PROBLEM DETAILS: Whenever the string "name" turns up in a line below, that line should be copied.

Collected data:
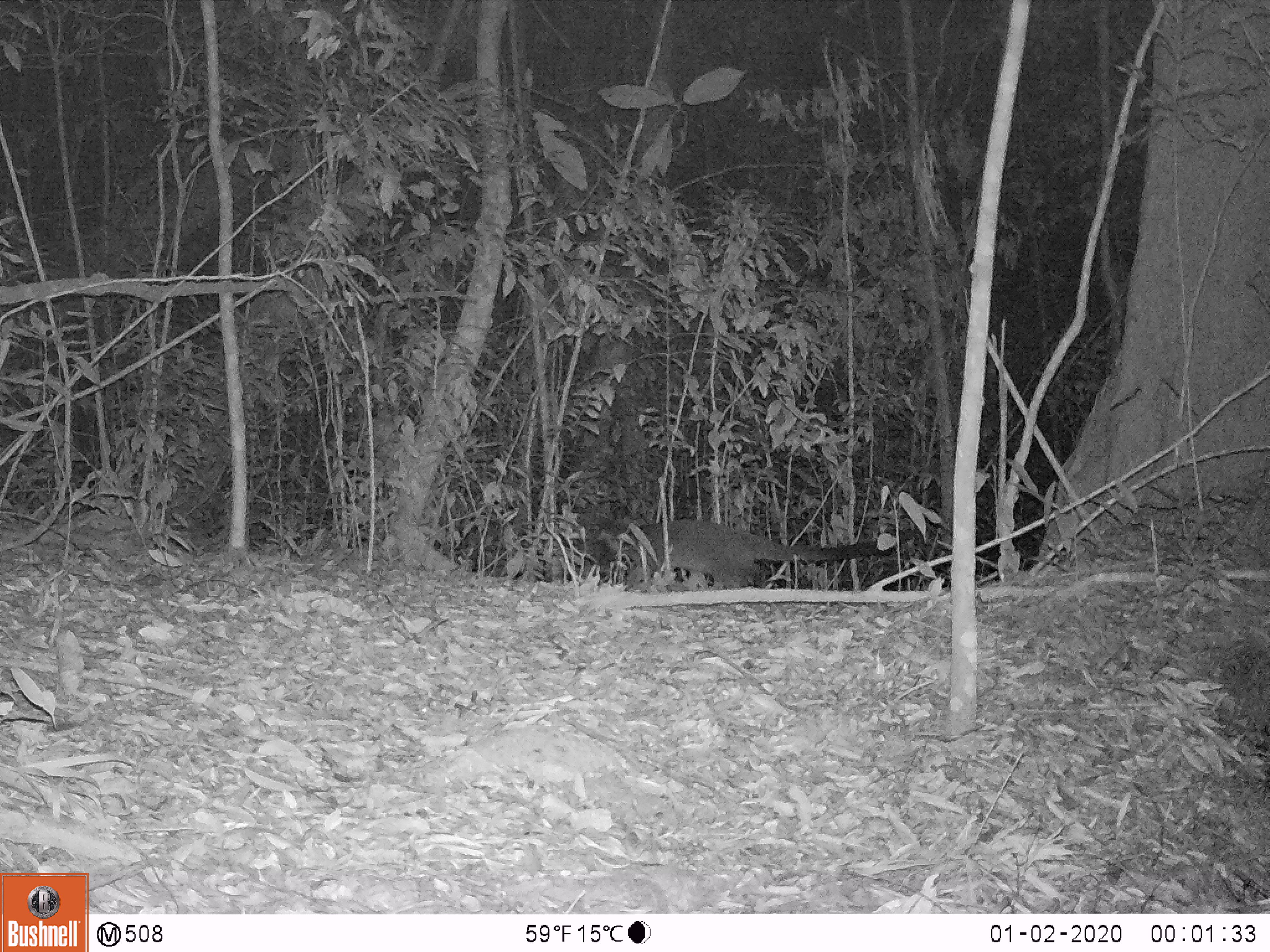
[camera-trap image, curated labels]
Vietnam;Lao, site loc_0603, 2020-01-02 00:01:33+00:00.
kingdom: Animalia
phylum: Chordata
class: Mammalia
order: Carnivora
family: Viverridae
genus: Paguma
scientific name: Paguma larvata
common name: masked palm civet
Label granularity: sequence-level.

---

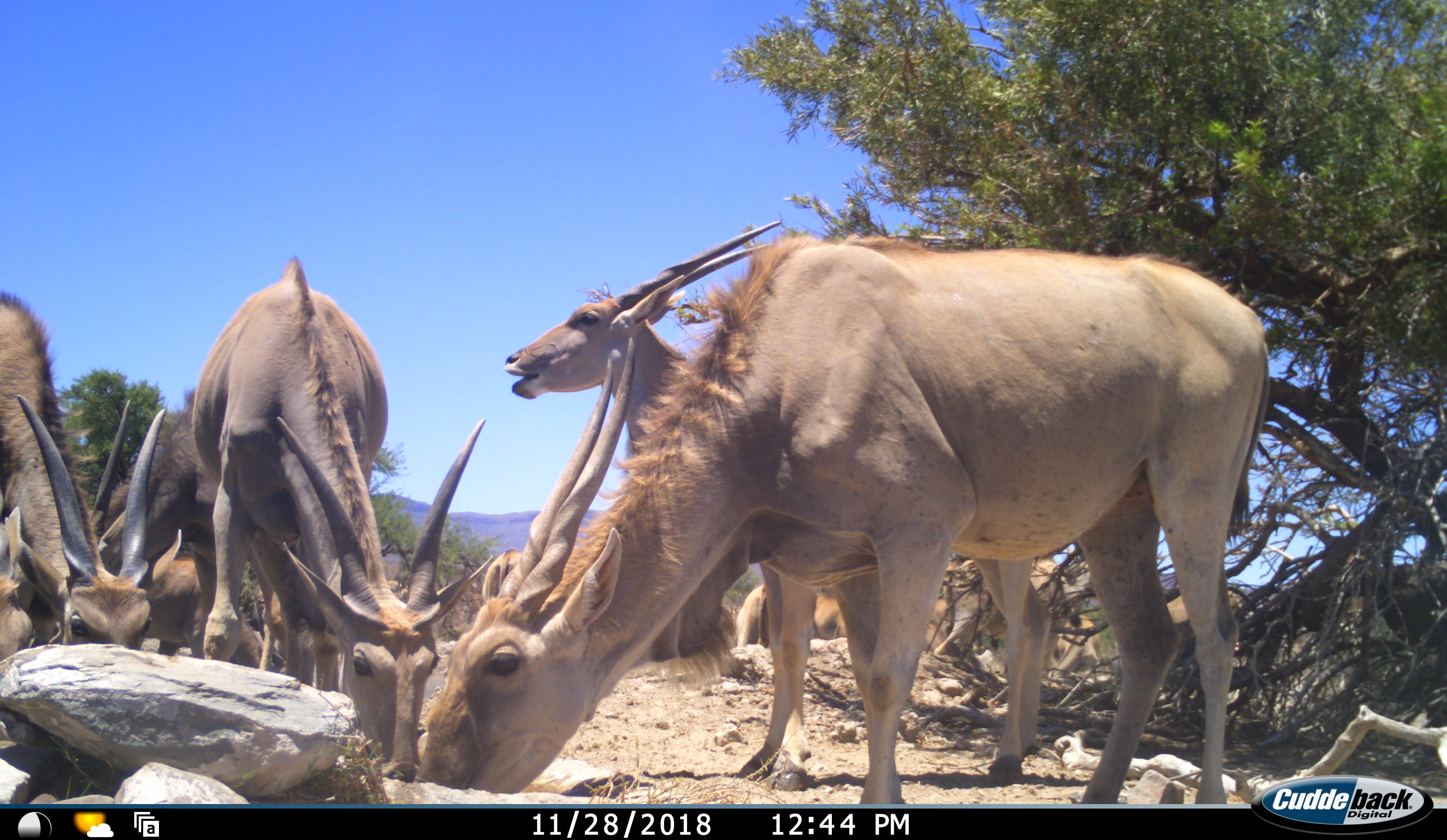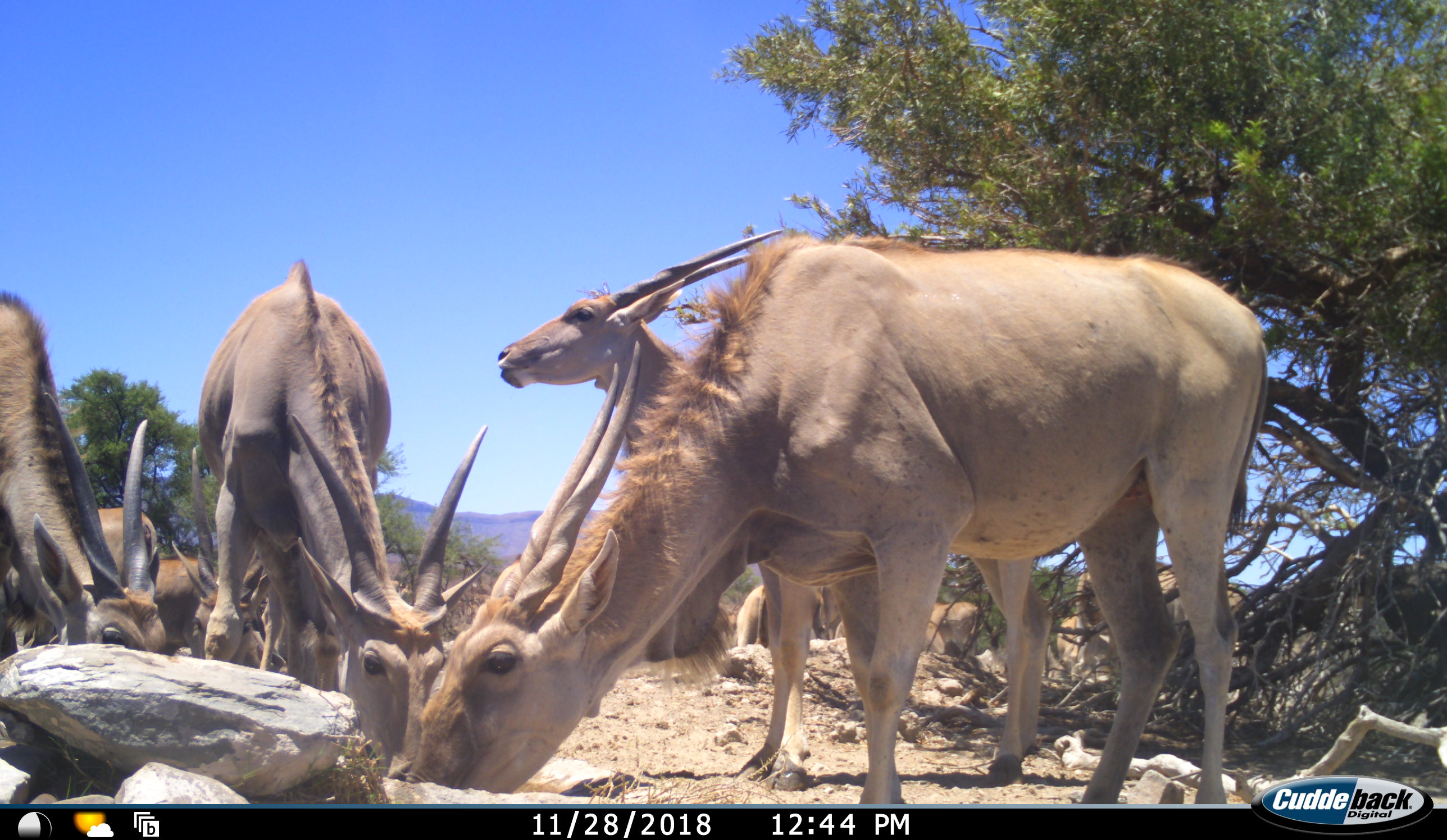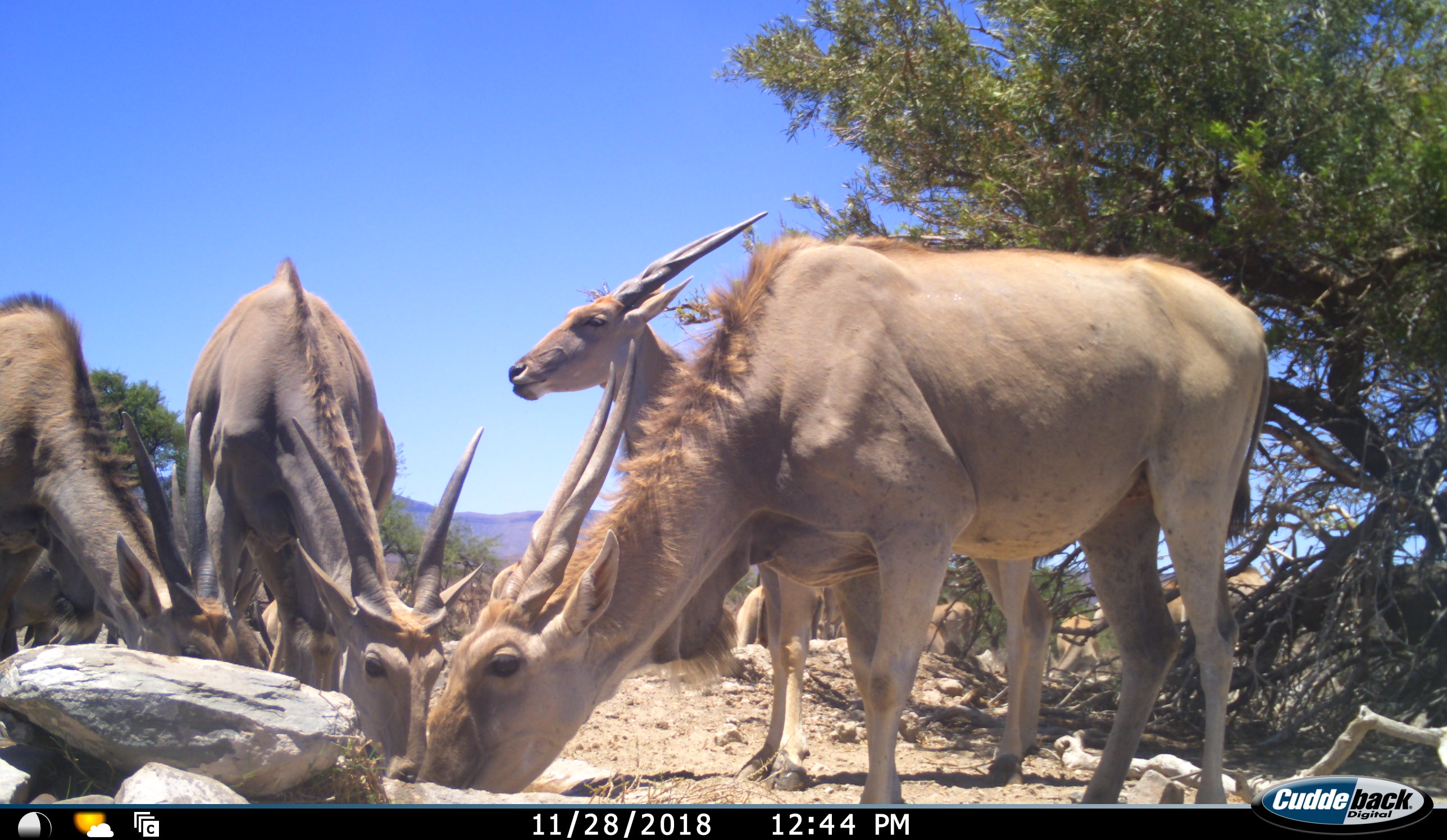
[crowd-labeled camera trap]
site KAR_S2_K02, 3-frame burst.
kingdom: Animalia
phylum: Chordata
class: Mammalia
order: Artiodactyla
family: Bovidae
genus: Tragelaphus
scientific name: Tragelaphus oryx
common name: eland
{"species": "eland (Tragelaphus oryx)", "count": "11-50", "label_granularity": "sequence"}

SOLUTION TO THIS PROBLEM:
scientific name: Paguma larvata
common name: masked palm civet
scientific name: Tragelaphus oryx
common name: eland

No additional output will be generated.